## Instructions for the task
Format the records as a two-column CSV with the headers text and answer, starting at the line that contains "From point (328, 199)" and ending at the last record, both included. Give one row per record, put each field in quotation marks, and turn any line breaks into spaces.

*** Dataset excerpts ***

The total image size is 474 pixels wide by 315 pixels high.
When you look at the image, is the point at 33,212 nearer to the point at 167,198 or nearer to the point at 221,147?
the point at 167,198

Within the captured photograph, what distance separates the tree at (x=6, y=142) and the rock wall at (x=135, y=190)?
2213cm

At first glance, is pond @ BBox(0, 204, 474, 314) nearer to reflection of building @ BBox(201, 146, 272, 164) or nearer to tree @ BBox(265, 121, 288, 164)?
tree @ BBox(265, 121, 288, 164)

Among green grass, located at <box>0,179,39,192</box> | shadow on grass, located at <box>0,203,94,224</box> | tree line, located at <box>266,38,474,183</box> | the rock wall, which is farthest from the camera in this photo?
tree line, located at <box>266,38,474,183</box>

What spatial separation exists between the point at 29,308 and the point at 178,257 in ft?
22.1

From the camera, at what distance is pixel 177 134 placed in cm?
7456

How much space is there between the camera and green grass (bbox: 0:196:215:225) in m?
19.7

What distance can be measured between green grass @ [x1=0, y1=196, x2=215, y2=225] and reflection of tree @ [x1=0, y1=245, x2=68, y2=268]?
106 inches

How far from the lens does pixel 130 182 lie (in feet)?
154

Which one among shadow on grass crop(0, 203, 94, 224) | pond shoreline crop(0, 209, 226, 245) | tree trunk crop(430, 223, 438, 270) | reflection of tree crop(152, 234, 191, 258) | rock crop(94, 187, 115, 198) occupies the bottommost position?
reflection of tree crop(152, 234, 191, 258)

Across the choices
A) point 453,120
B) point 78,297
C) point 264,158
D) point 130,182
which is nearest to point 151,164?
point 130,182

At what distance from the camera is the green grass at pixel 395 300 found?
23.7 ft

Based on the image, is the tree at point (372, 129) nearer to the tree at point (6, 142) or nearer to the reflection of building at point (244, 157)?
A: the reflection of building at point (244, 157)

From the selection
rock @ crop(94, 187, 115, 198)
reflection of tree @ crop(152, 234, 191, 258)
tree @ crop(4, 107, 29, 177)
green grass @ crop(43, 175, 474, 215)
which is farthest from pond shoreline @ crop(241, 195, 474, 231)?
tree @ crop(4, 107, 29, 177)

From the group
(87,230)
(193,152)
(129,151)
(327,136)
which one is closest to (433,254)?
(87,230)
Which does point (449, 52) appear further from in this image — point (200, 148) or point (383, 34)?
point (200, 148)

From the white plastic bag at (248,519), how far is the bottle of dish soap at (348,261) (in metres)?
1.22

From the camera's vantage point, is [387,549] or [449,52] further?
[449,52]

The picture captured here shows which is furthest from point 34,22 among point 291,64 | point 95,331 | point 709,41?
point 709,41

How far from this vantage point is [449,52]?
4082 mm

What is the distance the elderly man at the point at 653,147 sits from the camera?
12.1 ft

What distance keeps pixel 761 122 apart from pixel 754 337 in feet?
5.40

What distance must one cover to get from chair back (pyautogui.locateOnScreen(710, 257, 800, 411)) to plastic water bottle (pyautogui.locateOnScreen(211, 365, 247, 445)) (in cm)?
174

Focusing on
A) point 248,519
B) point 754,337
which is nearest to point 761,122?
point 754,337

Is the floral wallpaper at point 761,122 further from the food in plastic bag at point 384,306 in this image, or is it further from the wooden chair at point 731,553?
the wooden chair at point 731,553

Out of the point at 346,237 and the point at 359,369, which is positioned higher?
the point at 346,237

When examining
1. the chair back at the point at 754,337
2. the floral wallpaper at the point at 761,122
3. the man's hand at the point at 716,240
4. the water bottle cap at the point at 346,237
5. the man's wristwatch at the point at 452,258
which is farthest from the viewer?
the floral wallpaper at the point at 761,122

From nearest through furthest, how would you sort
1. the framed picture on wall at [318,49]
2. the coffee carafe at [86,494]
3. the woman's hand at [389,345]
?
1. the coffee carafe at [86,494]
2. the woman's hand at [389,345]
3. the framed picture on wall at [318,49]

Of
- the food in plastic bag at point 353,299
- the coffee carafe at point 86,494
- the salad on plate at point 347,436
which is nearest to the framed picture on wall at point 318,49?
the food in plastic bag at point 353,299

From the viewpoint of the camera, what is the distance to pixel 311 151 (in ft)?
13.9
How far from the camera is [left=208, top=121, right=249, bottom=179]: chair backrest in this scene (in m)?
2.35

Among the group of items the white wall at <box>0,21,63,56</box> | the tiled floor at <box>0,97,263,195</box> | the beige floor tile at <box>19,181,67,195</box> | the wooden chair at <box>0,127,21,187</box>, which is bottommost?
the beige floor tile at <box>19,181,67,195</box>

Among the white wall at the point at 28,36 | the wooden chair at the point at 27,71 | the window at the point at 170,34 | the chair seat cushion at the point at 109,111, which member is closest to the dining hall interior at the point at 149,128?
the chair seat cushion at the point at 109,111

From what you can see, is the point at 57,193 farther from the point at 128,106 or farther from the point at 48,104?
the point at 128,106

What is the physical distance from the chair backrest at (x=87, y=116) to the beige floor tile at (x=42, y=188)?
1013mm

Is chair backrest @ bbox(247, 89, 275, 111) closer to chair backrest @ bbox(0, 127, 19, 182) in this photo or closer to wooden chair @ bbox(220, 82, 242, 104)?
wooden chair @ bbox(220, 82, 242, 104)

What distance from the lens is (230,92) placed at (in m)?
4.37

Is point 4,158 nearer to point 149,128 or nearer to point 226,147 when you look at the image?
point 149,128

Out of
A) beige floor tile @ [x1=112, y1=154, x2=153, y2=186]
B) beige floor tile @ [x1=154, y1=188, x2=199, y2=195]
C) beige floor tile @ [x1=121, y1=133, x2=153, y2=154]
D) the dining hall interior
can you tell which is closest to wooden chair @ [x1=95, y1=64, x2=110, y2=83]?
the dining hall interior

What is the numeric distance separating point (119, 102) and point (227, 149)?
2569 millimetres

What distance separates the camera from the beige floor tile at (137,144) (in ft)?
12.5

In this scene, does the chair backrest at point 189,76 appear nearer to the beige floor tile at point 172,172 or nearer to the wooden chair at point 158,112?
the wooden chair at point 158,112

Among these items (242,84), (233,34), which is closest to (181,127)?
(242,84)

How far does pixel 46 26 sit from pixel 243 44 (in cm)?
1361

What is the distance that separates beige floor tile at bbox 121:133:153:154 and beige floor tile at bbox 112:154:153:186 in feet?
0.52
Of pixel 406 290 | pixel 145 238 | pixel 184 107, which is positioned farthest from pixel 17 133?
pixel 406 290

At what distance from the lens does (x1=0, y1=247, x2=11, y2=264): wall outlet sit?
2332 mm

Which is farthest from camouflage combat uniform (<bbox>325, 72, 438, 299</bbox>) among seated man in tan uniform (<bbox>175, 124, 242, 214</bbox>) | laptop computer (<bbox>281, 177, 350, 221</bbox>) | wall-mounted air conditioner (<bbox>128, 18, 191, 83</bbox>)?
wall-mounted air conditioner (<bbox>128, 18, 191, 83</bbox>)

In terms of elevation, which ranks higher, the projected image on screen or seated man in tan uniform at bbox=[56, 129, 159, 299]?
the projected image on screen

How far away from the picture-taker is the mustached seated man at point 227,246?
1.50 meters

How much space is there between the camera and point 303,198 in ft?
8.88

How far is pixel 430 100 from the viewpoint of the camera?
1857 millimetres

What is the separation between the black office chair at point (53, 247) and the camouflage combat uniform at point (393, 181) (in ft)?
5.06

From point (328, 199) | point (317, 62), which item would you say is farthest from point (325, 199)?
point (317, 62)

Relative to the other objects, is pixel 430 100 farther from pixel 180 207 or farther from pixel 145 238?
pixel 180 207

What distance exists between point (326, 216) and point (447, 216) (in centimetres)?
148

***

## Exercise output
text,answer
"From point (328, 199) | point (317, 62), which item would you say is farthest from point (325, 199)?","point (317, 62)"
"Relative to the other objects, is pixel 430 100 farther from pixel 180 207 or farther from pixel 145 238?","pixel 180 207"
"What distance exists between point (326, 216) and point (447, 216) (in centimetres)?","148"